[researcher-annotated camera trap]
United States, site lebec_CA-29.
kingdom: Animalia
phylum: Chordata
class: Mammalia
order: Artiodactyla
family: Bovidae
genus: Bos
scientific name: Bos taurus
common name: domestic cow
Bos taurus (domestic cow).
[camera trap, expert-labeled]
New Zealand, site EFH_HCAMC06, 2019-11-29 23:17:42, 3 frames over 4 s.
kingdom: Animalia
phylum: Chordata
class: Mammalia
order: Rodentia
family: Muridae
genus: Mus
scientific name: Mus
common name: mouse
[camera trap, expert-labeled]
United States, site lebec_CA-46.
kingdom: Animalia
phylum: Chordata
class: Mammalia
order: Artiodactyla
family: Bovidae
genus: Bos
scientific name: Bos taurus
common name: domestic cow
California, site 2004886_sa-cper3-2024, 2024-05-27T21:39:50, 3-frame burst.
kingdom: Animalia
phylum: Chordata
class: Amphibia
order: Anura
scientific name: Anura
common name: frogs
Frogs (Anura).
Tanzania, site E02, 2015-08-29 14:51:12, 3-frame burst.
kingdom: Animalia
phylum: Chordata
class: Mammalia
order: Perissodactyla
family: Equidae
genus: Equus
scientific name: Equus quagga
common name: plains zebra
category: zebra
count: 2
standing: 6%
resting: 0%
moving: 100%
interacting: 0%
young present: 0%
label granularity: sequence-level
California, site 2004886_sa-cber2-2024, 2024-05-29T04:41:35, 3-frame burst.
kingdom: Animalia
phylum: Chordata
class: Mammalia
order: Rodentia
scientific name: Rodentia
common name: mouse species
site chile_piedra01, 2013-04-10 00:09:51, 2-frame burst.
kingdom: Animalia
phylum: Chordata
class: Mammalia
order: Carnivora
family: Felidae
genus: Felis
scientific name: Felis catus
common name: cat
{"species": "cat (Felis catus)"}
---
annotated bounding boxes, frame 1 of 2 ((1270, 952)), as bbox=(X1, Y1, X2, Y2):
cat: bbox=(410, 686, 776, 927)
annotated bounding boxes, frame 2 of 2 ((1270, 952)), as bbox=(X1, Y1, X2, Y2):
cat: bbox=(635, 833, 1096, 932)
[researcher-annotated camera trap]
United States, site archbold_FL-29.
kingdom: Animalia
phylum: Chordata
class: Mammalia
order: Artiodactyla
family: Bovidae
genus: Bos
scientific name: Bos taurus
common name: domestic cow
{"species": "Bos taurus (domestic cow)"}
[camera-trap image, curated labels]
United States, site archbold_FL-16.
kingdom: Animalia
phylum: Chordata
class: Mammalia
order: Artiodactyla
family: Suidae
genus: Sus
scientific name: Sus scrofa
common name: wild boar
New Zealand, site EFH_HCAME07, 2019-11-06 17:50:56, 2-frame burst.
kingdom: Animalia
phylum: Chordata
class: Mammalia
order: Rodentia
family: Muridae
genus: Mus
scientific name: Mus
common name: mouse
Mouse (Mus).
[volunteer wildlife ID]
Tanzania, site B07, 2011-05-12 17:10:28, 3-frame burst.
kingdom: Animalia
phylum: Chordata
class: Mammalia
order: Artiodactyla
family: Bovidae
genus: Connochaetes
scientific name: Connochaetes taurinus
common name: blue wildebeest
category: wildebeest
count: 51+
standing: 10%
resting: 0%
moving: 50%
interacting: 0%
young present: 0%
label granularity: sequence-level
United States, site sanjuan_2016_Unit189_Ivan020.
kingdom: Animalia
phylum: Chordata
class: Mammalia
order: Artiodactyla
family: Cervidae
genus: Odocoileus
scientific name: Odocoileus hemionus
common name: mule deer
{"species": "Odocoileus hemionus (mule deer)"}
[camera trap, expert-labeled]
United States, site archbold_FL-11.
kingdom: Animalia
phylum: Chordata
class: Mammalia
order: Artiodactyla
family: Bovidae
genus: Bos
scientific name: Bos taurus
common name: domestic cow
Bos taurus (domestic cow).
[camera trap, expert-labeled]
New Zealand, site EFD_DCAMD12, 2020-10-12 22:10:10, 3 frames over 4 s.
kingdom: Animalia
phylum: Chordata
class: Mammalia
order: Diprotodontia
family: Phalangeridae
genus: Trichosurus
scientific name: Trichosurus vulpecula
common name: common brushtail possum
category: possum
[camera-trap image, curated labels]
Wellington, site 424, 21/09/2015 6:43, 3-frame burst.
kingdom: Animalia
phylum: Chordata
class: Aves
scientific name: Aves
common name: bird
....
__TO DO__. Repeat the data. Keep every word the same.

__ANSWER SECTION__.
[researcher-annotated camera trap]
United States, site lebec_CA-29.
kingdom: Animalia
phylum: Chordata
class: Mammalia
order: Artiodactyla
family: Bovidae
genus: Bos
scientific name: Bos taurus
common name: domestic cow
Bos taurus (domestic cow).
[camera trap, expert-labeled]
New Zealand, site EFH_HCAMC06, 2019-11-29 23:17:42, 3 frames over 4 s.
kingdom: Animalia
phylum: Chordata
class: Mammalia
order: Rodentia
family: Muridae
genus: Mus
scientific name: Mus
common name: mouse
[camera trap, expert-labeled]
United States, site lebec_CA-46.
kingdom: Animalia
phylum: Chordata
class: Mammalia
order: Artiodactyla
family: Bovidae
genus: Bos
scientific name: Bos taurus
common name: domestic cow
California, site 2004886_sa-cper3-2024, 2024-05-27T21:39:50, 3-frame burst.
kingdom: Animalia
phylum: Chordata
class: Amphibia
order: Anura
scientific name: Anura
common name: frogs
Frogs (Anura).
Tanzania, site E02, 2015-08-29 14:51:12, 3-frame burst.
kingdom: Animalia
phylum: Chordata
class: Mammalia
order: Perissodactyla
family: Equidae
genus: Equus
scientific name: Equus quagga
common name: plains zebra
category: zebra
count: 2
standing: 6%
resting: 0%
moving: 100%
interacting: 0%
young present: 0%
label granularity: sequence-level
California, site 2004886_sa-cber2-2024, 2024-05-29T04:41:35, 3-frame burst.
kingdom: Animalia
phylum: Chordata
class: Mammalia
order: Rodentia
scientific name: Rodentia
common name: mouse species
site chile_piedra01, 2013-04-10 00:09:51, 2-frame burst.
kingdom: Animalia
phylum: Chordata
class: Mammalia
order: Carnivora
family: Felidae
genus: Felis
scientific name: Felis catus
common name: cat
{"species": "cat (Felis catus)"}
---
annotated bounding boxes, frame 1 of 2 ((1270, 952)), as bbox=(X1, Y1, X2, Y2):
cat: bbox=(410, 686, 776, 927)
annotated bounding boxes, frame 2 of 2 ((1270, 952)), as bbox=(X1, Y1, X2, Y2):
cat: bbox=(635, 833, 1096, 932)
[researcher-annotated camera trap]
United States, site archbold_FL-29.
kingdom: Animalia
phylum: Chordata
class: Mammalia
order: Artiodactyla
family: Bovidae
genus: Bos
scientific name: Bos taurus
common name: domestic cow
{"species": "Bos taurus (domestic cow)"}
[camera-trap image, curated labels]
United States, site archbold_FL-16.
kingdom: Animalia
phylum: Chordata
class: Mammalia
order: Artiodactyla
family: Suidae
genus: Sus
scientific name: Sus scrofa
common name: wild boar
New Zealand, site EFH_HCAME07, 2019-11-06 17:50:56, 2-frame burst.
kingdom: Animalia
phylum: Chordata
class: Mammalia
order: Rodentia
family: Muridae
genus: Mus
scientific name: Mus
common name: mouse
Mouse (Mus).
[volunteer wildlife ID]
Tanzania, site B07, 2011-05-12 17:10:28, 3-frame burst.
kingdom: Animalia
phylum: Chordata
class: Mammalia
order: Artiodactyla
family: Bovidae
genus: Connochaetes
scientific name: Connochaetes taurinus
common name: blue wildebeest
category: wildebeest
count: 51+
standing: 10%
resting: 0%
moving: 50%
interacting: 0%
young present: 0%
label granularity: sequence-level
United States, site sanjuan_2016_Unit189_Ivan020.
kingdom: Animalia
phylum: Chordata
class: Mammalia
order: Artiodactyla
family: Cervidae
genus: Odocoileus
scientific name: Odocoileus hemionus
common name: mule deer
{"species": "Odocoileus hemionus (mule deer)"}
[camera trap, expert-labeled]
United States, site archbold_FL-11.
kingdom: Animalia
phylum: Chordata
class: Mammalia
order: Artiodactyla
family: Bovidae
genus: Bos
scientific name: Bos taurus
common name: domestic cow
Bos taurus (domestic cow).
[camera trap, expert-labeled]
New Zealand, site EFD_DCAMD12, 2020-10-12 22:10:10, 3 frames over 4 s.
kingdom: Animalia
phylum: Chordata
class: Mammalia
order: Diprotodontia
family: Phalangeridae
genus: Trichosurus
scientific name: Trichosurus vulpecula
common name: common brushtail possum
category: possum
[camera-trap image, curated labels]
Wellington, site 424, 21/09/2015 6:43, 3-frame burst.
kingdom: Animalia
phylum: Chordata
class: Aves
scientific name: Aves
common name: bird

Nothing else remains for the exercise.